InVivo’s first patient was enrolled in October 2014 at the Barrow Neurological Institute at St. Joseph’s Hospital and Medical Center in Phoenix, AZ. In January 2015, InVivo announced enrollment of its second patient in the study at Carolinas Medical Center in Charlotte, NC.
InVivo’s Neuro-Spinal Scaffold is biodegredable
This is the company’s first clinical study of its investigational degradable polymer Neuro-Spinal Scaffold. Following an acute spinal cord injury, the biodegradable Neuro-Spinal Scaffold is surgically implanted at the epicenter of the wound and acts as a physical substrate for nerve sprouting. Appositional healing to spare spinal cord tissue, decreased post-traumatic cyst formation, and decreased spinal cord tissue pressure have been demonstrated in preclinical models of spinal cord contusion injury.

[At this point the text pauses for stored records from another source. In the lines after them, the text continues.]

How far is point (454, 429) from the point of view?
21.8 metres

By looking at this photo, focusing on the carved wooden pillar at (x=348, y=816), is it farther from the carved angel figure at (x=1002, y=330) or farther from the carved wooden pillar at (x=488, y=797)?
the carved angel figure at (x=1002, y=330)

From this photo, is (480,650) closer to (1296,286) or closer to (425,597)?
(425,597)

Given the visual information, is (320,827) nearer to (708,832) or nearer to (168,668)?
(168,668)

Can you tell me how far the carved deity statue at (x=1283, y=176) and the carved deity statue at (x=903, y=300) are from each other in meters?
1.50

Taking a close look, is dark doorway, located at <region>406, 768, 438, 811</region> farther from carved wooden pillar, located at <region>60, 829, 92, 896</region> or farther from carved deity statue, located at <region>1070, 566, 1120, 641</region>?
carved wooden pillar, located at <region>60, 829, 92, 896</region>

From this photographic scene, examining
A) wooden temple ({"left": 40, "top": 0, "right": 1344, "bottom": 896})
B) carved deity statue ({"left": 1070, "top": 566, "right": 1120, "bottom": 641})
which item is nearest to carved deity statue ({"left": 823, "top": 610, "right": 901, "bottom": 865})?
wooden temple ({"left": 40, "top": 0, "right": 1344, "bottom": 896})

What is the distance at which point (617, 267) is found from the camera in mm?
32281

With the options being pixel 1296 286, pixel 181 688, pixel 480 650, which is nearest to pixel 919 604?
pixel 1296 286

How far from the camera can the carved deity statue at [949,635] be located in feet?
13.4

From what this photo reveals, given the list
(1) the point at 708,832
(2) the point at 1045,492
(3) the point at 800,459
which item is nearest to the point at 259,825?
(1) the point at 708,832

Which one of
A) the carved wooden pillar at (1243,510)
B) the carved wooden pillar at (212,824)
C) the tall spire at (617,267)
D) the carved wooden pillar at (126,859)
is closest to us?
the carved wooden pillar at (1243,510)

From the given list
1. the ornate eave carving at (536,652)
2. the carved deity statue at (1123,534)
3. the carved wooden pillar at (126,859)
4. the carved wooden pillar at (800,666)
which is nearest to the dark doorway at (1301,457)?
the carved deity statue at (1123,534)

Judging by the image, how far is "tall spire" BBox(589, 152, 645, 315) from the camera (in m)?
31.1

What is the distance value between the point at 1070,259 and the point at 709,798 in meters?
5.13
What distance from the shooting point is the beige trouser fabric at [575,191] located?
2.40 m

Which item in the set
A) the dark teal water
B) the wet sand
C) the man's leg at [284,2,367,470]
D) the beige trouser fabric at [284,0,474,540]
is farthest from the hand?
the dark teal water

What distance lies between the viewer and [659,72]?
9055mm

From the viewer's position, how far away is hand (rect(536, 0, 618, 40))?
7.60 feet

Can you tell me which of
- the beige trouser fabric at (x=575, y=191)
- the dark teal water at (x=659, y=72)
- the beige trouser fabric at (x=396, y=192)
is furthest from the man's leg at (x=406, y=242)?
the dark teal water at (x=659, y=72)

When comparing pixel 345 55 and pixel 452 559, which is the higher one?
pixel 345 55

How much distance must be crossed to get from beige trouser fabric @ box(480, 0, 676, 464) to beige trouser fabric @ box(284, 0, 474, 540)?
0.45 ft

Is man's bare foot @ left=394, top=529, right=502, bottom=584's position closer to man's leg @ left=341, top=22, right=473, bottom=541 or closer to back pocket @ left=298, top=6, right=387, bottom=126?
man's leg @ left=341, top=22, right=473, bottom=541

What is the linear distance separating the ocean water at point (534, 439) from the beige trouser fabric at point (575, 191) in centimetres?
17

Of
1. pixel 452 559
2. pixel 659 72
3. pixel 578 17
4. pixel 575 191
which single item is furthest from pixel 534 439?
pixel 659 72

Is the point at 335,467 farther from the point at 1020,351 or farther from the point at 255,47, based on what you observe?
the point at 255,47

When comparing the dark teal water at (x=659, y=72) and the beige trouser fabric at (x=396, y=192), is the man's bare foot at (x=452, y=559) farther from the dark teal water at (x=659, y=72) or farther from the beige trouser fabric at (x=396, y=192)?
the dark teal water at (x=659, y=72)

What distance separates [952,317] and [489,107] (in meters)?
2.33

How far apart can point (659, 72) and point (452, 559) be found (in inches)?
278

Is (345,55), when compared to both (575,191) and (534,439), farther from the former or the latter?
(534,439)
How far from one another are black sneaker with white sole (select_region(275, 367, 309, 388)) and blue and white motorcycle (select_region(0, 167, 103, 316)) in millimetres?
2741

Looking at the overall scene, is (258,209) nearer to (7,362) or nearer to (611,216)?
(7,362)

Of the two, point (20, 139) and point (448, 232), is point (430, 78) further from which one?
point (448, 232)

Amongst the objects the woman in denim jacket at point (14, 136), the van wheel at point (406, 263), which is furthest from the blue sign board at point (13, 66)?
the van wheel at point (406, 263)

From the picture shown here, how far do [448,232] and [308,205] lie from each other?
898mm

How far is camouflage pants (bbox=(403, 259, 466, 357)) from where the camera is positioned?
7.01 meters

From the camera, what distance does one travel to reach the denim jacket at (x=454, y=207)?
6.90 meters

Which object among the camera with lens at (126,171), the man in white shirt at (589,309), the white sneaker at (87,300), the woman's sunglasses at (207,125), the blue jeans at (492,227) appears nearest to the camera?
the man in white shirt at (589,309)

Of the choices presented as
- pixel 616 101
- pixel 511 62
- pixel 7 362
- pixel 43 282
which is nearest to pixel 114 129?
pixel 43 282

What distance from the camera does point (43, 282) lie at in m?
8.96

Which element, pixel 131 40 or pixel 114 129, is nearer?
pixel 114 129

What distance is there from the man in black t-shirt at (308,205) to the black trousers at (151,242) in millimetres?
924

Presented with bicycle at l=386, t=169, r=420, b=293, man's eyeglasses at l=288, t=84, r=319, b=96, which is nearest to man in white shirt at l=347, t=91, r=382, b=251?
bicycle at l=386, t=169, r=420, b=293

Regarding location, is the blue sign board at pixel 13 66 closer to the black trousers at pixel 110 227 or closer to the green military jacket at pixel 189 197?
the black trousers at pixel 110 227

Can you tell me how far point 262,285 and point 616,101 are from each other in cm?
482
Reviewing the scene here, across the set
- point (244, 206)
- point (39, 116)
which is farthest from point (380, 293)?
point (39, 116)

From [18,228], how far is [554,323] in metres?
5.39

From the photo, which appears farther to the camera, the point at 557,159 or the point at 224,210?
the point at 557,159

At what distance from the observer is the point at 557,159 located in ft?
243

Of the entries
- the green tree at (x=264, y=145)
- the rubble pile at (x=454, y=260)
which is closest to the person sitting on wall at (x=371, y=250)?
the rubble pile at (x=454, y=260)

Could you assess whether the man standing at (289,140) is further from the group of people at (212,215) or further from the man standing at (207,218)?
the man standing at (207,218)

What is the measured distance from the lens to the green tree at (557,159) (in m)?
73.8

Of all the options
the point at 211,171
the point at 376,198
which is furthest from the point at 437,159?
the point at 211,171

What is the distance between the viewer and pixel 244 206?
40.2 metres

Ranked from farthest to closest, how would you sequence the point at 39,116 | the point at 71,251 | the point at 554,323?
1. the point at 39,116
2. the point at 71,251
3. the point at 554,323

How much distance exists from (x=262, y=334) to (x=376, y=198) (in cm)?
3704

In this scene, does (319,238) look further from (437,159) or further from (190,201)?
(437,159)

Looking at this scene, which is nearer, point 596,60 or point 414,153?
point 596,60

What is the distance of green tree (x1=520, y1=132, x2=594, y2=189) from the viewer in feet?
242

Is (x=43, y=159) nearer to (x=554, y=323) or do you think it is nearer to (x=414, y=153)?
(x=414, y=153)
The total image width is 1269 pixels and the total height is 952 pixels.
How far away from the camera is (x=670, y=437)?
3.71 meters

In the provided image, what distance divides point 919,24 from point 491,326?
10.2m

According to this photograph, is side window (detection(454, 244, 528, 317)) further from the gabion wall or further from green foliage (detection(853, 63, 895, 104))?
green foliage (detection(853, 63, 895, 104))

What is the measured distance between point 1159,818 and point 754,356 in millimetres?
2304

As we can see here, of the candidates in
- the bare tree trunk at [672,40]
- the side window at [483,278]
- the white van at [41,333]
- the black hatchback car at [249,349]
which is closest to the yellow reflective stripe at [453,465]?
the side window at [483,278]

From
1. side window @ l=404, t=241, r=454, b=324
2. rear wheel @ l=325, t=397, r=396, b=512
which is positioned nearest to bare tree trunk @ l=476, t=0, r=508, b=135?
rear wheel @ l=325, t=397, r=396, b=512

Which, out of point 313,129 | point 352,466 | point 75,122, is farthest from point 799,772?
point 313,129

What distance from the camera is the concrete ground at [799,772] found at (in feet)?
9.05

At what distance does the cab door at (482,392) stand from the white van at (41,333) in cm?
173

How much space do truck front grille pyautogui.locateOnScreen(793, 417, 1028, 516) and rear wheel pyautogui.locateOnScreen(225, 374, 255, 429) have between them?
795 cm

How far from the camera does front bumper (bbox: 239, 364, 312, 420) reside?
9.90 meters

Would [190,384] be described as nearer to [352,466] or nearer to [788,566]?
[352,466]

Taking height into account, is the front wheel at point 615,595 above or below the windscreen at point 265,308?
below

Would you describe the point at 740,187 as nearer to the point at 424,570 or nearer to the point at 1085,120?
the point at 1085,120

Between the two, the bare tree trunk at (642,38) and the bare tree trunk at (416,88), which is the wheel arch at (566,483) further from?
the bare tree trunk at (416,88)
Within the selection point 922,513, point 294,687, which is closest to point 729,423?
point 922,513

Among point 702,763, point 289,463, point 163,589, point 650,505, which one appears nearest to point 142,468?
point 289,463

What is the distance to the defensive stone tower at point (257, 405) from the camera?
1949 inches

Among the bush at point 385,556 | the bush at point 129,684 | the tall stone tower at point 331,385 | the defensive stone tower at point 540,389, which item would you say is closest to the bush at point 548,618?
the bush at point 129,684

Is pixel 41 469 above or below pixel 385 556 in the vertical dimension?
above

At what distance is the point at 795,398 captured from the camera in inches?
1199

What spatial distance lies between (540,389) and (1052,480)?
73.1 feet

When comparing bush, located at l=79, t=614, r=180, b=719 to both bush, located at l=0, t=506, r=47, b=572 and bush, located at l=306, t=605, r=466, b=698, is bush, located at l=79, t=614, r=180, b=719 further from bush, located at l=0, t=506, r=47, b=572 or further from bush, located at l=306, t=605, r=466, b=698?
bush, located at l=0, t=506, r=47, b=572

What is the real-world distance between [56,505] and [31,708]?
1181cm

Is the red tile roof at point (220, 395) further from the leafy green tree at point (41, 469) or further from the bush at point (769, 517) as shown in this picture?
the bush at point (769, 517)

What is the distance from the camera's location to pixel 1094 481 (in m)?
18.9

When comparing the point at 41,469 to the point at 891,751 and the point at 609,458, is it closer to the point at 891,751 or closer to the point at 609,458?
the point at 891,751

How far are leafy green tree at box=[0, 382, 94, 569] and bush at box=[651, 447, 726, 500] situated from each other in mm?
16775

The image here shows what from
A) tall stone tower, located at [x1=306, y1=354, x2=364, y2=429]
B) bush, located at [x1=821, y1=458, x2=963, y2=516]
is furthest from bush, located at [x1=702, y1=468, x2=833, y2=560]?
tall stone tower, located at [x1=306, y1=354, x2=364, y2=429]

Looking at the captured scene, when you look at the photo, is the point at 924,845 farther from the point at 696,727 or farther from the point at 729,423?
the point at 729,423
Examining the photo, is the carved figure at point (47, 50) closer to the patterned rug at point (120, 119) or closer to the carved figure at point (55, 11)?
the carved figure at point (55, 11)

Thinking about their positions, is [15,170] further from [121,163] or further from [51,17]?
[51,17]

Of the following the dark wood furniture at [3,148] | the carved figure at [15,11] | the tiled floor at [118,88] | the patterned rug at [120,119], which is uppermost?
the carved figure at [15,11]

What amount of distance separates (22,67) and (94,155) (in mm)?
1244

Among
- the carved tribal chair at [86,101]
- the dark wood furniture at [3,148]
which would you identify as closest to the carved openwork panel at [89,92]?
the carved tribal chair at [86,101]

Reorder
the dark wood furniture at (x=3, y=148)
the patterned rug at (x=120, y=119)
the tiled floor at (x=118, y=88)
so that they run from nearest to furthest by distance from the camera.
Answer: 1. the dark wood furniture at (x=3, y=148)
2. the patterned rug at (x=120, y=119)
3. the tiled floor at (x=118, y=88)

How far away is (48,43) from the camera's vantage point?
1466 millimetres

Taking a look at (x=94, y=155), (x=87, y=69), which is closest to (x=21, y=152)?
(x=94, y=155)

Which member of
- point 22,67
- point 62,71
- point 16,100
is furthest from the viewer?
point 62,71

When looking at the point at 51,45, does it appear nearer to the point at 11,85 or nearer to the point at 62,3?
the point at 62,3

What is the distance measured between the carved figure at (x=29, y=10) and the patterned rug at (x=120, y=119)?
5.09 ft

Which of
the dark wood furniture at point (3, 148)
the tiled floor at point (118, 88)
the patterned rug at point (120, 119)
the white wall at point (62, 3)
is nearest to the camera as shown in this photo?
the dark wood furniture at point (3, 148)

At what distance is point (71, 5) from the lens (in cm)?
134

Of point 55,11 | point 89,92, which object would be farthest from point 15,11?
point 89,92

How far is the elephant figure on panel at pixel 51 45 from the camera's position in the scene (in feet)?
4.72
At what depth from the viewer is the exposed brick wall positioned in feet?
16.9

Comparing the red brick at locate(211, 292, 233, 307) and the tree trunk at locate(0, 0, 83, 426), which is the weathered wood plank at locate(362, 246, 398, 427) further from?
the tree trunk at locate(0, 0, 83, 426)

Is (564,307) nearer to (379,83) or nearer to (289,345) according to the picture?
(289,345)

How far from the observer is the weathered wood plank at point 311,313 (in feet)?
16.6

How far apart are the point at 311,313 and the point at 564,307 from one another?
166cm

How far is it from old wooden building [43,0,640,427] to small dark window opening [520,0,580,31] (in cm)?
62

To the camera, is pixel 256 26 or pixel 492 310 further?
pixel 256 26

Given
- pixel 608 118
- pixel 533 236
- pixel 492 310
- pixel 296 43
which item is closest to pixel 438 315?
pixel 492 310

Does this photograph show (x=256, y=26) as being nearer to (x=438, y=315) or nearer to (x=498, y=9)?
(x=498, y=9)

The IDE pilot study has been approved by the U.S. Food and Drug Administration (FDA) and is intended to capture preliminary safety and effectiveness data of the Neuro-Spinal Scaffold in five subjects with acute thoracic spinal cord injury. InVivo then expects to conduct a pivotal study to obtain FDA approval to commence commercialization under a Humanitarian Device Exemption (HDE).